====== Текст для чтения ======

Другой способ, которым Джеральд помог мне, был заказ детских книг для меня через «Амазон» и покупка тех же самых книг для моих мальчиков. После того, как я получил разрешение от суда на разговоры со своими детьми, я читал им сказки по телефону, в то время как они рассматривали картинки в точно такой же книжке. Для меня было важно поддерживать такую связь с моими мальчиками, потому что, пока я был в тюрьме, Памела не только говорила им, что я сумасшедший, но даже пыталась настроить против меня мою собственную мать и сестру. У меня не было способа защититься: не только от Памелы, но и от СМИ, которые сделали из меня сущего монстра. Тем не менее, больше всего меня ранило то, что я не был дома на День отца и на день рождения Брэндона. А это то, что ребенок не забывает.
Время от времени я мог звонить домой, и Памела отвечала мне по телефону. Мы начинали разговаривать, но за несколько минут старая вражда, раздражительность и взаимные претензии снова выплывали на поверхность, и затем вдруг — бах! — один из нас бросал трубку. Конец связи.

====== Исходные записи ======

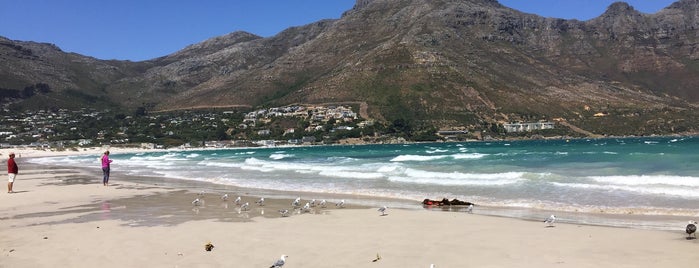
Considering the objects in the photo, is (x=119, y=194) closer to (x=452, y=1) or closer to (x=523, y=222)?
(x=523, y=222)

======
====== Исходные записи ======

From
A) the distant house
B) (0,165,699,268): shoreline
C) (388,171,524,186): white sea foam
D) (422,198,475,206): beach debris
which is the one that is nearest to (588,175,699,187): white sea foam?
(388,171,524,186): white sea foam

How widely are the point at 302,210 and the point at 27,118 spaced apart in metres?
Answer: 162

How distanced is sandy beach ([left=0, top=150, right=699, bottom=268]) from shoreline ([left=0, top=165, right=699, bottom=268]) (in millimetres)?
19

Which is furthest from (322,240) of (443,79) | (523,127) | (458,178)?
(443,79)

======

▶ Задания:
- A) Перепишите из текста для чтения отрывок от «Другой способ, которым» до «ребенок не забывает.» без изменений.
- B) Выберите в записях все строки, где встречается слово «beach», и перепишите их.

▶ Ответы:
- A)
Другой способ, которым Джеральд помог мне, был заказ детских книг для меня через «Амазон» и покупка тех же самых книг для моих мальчиков. После того, как я получил разрешение от суда на разговоры со своими детьми, я читал им сказки по телефону, в то время как они рассматривали картинки в точно такой же книжке. Для меня было важно поддерживать такую связь с моими мальчиками, потому что, пока я был в тюрьме, Памела не только говорила им, что я сумасшедший, но даже пыталась настроить против меня мою собственную мать и сестру. У меня не было способа защититься: не только от Памелы, но и от СМИ, которые сделали из меня сущего монстра. Тем не менее, больше всего меня ранило то, что я не был дома на День отца и на день рождения Брэндона. А это то, что ребенок не забывает.

- B)
D) (422,198,475,206): beach debris
How distanced is sandy beach ([left=0, top=150, right=699, bottom=268]) from shoreline ([left=0, top=165, right=699, bottom=268]) (in millimetres)?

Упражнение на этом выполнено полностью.